►

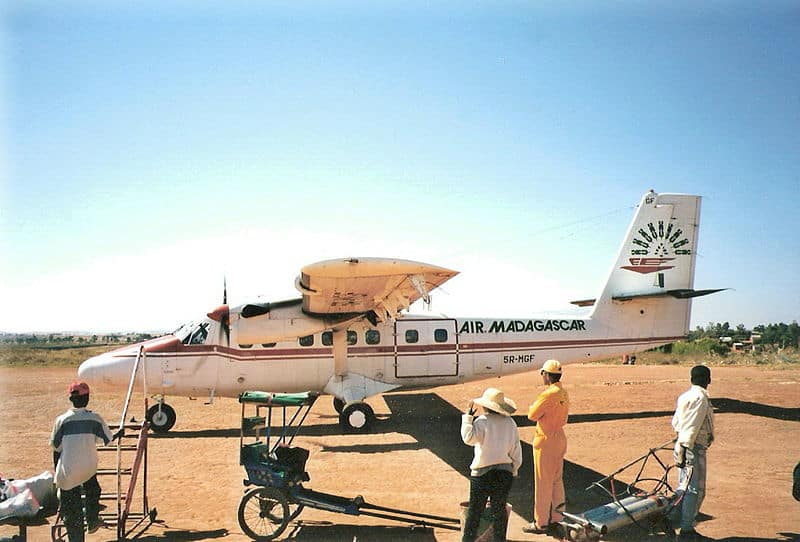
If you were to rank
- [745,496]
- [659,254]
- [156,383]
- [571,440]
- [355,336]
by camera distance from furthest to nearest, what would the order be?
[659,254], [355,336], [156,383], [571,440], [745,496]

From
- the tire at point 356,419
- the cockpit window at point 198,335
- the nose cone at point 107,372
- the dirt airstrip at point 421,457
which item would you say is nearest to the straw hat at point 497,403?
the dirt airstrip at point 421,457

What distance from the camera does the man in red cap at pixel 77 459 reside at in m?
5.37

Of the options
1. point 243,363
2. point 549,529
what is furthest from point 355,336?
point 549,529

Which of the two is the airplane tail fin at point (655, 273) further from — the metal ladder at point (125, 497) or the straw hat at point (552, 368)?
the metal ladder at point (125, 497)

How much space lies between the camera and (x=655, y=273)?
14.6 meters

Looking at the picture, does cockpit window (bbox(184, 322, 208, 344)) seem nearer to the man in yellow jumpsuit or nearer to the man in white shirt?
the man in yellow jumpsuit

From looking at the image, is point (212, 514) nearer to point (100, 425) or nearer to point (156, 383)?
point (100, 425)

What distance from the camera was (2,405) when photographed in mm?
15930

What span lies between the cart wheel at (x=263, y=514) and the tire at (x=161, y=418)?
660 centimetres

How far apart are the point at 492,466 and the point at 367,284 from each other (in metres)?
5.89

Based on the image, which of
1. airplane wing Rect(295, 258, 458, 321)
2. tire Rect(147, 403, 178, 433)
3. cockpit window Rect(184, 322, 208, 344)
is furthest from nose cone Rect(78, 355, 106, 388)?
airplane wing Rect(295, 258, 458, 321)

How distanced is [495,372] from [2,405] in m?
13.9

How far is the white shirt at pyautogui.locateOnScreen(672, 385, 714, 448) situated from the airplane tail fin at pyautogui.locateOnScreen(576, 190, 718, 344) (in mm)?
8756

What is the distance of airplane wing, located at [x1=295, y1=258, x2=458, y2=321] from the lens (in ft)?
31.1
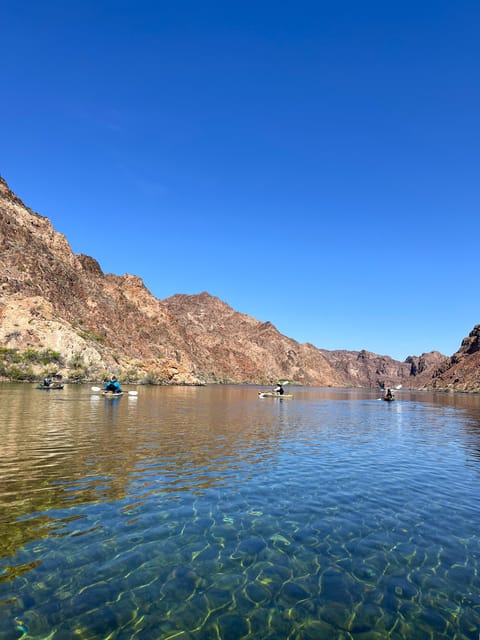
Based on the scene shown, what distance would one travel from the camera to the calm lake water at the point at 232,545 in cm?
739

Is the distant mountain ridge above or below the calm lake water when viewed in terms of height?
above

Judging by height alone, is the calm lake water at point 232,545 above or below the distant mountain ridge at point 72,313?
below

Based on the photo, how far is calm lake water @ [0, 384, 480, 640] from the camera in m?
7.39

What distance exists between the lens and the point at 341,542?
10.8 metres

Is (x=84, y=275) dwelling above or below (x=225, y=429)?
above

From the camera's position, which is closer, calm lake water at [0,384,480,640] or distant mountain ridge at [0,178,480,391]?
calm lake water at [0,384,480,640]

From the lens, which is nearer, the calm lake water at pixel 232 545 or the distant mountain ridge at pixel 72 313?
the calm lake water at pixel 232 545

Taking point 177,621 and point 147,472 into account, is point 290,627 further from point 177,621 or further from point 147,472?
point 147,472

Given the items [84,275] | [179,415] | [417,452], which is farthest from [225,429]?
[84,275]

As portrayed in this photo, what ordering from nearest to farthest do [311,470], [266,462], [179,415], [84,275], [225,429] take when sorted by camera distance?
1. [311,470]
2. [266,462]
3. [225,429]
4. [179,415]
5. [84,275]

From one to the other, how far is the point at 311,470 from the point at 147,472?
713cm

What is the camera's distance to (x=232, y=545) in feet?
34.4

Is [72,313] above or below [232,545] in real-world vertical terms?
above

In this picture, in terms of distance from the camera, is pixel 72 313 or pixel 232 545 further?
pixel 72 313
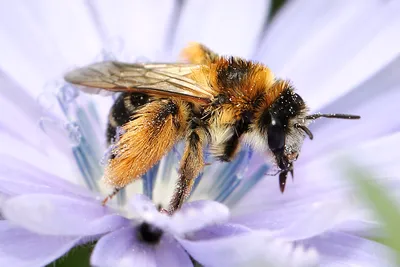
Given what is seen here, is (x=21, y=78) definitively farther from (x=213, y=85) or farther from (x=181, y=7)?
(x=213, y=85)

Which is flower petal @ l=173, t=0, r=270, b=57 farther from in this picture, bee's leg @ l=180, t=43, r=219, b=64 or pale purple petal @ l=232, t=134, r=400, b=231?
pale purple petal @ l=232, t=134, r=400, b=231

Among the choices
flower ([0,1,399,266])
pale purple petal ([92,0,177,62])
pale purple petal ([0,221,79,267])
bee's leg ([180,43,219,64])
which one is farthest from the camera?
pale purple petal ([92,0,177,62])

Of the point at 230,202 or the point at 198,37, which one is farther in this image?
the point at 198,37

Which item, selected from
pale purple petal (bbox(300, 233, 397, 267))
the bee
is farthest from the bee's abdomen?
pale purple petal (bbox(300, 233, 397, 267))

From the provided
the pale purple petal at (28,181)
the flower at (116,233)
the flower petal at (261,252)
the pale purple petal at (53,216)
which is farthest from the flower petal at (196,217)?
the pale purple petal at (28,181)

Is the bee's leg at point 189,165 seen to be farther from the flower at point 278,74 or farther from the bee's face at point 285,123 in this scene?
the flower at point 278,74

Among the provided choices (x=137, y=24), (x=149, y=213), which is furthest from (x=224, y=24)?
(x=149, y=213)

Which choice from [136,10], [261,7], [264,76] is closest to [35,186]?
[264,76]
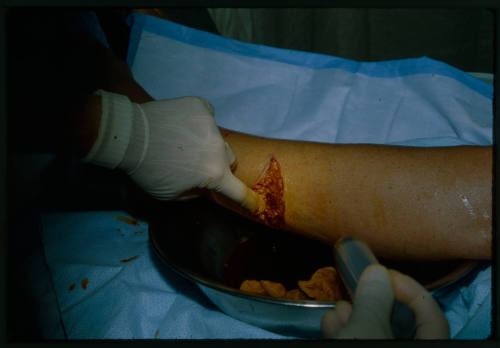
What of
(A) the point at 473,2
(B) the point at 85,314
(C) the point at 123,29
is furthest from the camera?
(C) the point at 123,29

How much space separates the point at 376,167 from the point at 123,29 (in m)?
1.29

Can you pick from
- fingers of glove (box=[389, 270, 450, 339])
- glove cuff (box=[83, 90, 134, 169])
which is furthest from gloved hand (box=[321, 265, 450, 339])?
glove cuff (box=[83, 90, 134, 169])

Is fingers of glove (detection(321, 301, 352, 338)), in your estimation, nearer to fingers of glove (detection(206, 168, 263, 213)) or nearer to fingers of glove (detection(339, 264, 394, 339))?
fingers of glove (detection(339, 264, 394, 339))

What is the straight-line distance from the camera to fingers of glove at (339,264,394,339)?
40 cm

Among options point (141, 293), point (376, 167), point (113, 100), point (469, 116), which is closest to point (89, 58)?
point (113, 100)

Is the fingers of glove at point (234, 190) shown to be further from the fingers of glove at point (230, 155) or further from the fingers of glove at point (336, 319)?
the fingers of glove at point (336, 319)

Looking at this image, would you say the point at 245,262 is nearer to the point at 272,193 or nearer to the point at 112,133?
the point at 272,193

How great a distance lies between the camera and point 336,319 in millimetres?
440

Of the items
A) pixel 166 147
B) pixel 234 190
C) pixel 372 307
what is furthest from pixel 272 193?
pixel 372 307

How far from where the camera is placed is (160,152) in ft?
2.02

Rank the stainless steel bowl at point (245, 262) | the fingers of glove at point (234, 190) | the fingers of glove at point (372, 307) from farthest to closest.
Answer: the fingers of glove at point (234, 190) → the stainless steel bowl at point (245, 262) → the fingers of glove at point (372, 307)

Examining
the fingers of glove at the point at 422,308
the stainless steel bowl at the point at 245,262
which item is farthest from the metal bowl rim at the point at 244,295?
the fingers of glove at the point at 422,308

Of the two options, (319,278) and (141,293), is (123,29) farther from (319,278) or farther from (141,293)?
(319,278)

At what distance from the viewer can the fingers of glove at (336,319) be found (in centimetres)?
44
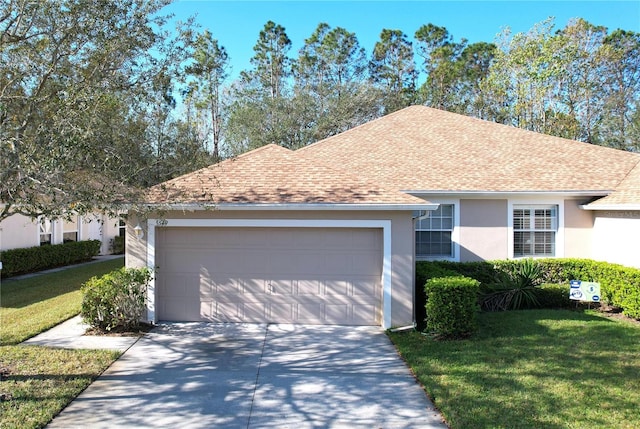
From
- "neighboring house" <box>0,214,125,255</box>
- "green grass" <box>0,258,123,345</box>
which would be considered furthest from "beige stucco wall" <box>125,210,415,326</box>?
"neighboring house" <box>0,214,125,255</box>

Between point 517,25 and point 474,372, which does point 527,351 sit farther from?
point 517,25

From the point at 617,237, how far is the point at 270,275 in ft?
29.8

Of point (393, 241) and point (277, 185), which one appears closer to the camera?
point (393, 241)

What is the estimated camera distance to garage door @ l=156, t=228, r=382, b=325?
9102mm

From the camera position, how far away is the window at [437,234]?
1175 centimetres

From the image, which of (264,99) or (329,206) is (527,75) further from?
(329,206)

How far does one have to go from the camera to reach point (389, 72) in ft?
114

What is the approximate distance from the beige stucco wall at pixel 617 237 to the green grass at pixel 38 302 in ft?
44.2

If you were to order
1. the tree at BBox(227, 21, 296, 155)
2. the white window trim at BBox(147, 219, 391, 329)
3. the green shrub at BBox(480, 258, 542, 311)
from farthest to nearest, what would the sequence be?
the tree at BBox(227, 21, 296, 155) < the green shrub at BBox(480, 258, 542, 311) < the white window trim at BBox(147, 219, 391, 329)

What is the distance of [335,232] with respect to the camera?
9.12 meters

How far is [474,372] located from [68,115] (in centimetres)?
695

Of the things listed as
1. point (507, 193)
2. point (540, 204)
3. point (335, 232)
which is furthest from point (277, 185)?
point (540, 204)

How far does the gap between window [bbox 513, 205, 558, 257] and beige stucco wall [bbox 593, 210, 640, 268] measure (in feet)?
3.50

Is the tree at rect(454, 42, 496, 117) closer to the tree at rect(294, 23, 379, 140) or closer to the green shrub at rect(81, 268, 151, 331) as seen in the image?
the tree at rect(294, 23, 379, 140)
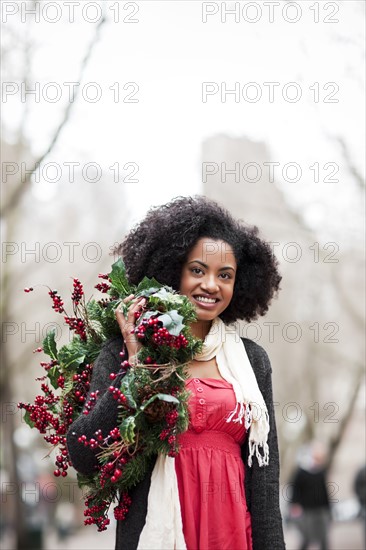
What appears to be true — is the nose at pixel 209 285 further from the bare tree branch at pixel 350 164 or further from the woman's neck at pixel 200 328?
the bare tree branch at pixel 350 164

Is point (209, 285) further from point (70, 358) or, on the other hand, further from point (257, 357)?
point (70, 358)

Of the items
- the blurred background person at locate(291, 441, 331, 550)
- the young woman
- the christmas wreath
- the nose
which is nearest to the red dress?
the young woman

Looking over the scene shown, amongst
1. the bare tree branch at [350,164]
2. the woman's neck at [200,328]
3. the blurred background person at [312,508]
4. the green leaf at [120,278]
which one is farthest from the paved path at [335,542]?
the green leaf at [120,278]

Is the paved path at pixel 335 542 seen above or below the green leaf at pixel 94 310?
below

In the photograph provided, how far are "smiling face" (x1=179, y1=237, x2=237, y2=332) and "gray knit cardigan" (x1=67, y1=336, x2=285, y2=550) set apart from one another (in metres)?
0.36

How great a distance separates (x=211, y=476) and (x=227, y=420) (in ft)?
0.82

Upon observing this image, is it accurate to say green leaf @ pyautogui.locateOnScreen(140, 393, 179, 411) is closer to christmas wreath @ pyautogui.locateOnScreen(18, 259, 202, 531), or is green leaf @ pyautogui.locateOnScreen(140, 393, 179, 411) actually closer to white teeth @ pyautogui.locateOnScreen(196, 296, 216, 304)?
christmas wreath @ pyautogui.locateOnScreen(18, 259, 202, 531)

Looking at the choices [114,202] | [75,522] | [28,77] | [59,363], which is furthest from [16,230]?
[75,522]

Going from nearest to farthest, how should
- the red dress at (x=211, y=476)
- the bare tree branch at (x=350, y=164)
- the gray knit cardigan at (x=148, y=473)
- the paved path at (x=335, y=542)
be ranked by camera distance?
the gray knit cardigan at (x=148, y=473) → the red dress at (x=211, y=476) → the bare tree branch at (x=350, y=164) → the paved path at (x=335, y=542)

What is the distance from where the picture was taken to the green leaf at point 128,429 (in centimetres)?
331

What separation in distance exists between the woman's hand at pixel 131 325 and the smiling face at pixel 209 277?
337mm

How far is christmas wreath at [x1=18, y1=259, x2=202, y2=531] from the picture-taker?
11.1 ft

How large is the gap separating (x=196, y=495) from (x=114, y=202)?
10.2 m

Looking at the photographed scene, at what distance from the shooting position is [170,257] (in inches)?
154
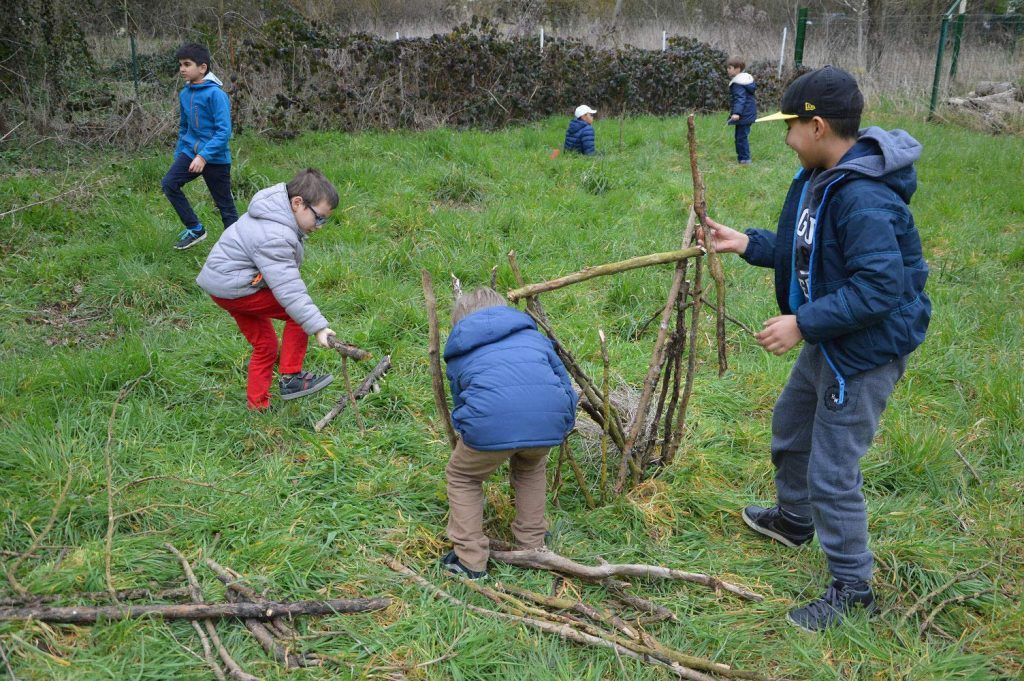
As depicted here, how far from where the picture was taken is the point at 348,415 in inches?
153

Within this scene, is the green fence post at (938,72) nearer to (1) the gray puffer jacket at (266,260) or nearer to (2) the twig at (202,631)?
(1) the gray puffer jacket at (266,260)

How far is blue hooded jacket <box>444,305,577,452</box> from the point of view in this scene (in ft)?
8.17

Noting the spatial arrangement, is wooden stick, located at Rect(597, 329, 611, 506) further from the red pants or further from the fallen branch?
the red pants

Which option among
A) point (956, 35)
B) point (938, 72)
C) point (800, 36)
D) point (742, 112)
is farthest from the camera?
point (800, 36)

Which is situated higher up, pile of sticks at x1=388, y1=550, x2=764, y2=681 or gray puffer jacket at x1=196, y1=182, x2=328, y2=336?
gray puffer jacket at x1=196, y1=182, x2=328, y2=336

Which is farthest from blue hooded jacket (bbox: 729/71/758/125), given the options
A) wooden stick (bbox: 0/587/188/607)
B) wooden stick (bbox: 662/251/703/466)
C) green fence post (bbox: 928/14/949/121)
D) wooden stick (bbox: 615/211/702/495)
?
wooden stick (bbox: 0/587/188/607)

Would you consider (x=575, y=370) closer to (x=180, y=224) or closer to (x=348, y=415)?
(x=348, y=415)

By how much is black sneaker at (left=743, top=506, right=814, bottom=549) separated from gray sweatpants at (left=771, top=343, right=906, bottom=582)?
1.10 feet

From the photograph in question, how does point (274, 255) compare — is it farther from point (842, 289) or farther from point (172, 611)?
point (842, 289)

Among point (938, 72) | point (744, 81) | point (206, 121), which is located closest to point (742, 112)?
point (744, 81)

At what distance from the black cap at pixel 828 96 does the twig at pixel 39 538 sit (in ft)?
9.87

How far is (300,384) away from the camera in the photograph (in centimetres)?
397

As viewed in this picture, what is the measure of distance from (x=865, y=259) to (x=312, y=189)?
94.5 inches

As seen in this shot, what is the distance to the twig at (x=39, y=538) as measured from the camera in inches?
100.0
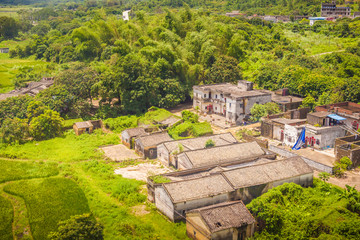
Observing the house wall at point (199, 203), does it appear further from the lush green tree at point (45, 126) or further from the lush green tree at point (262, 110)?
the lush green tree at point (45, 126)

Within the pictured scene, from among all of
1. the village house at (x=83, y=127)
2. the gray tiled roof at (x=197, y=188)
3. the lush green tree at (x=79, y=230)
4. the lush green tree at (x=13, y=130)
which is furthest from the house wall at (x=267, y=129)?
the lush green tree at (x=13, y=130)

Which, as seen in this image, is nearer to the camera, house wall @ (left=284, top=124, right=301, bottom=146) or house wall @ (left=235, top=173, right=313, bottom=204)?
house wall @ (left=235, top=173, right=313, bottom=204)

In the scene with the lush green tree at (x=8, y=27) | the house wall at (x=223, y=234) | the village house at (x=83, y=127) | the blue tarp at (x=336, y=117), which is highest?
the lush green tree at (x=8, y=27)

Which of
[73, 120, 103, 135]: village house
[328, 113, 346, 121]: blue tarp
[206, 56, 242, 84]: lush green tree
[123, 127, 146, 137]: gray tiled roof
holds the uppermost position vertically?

◄

What is asked.
Print the lines of the listing from the one containing "How far is (300,384)" through the end of the listing, both ends included, reproducing them verbatim. Omit the pictures from the output.

Response.
How far is (300,384) away from the camera in the photograph (in centimetres)?
397

As viewed in this picture, what is the measure of distance from (x=865, y=259) to (x=312, y=189)?
94.5 inches

As seen in this shot, what is the distance to the twig at (x=39, y=538) as measured from the camera in inches?
100.0
Observing the house wall at point (199, 203), does it appear further from the lush green tree at point (45, 126) or further from the lush green tree at point (262, 110)?
the lush green tree at point (45, 126)

Within the pictured scene, from among all of
1. the village house at (x=83, y=127)
2. the gray tiled roof at (x=197, y=188)
3. the lush green tree at (x=79, y=230)
4. the lush green tree at (x=13, y=130)
which is furthest from the house wall at (x=267, y=129)?
the lush green tree at (x=13, y=130)

Which, as seen in this image, is nearer to the camera, house wall @ (left=284, top=124, right=301, bottom=146) or house wall @ (left=235, top=173, right=313, bottom=204)?
house wall @ (left=235, top=173, right=313, bottom=204)

In the scene with the lush green tree at (x=8, y=27) | the house wall at (x=223, y=234) | the village house at (x=83, y=127) | the blue tarp at (x=336, y=117), which is highest?
the lush green tree at (x=8, y=27)

Which of
[73, 120, 103, 135]: village house
[328, 113, 346, 121]: blue tarp
[206, 56, 242, 84]: lush green tree
[123, 127, 146, 137]: gray tiled roof
holds the uppermost position vertically?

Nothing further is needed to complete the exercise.